Your task is to write out the lines from the line containing "Could you identify which of" through the last line of the material, exactly.

— START OF SUPPLIED DATA —

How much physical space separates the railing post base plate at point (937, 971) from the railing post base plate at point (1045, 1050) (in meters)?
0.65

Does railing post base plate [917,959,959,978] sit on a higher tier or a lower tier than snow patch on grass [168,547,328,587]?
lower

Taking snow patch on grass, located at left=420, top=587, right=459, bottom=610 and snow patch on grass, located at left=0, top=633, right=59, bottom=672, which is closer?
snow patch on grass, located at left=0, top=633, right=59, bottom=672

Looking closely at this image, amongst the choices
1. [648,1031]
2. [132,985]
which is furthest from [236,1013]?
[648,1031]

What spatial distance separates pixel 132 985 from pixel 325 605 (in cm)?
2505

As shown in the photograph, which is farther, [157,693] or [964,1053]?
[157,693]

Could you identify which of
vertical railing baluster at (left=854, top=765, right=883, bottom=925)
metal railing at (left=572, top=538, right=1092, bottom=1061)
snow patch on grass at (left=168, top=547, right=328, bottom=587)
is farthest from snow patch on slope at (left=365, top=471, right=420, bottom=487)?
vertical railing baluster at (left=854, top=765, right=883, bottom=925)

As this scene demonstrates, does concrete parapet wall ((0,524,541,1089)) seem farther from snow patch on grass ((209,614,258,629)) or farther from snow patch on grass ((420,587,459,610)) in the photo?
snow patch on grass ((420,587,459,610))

— END OF SUPPLIED DATA —

### [RESPONSE TO THIS TASK]
Could you identify which of
vertical railing baluster at (left=854, top=765, right=883, bottom=925)
metal railing at (left=572, top=538, right=1092, bottom=1061)
snow patch on grass at (left=168, top=547, right=328, bottom=587)
is farthest from snow patch on slope at (left=365, top=471, right=420, bottom=487)?
vertical railing baluster at (left=854, top=765, right=883, bottom=925)

As this scene demonstrates, does concrete parapet wall ((0,524,541,1089)) seem farther from snow patch on grass ((209,614,258,629)) or farther from snow patch on grass ((420,587,459,610)) in the photo?
snow patch on grass ((420,587,459,610))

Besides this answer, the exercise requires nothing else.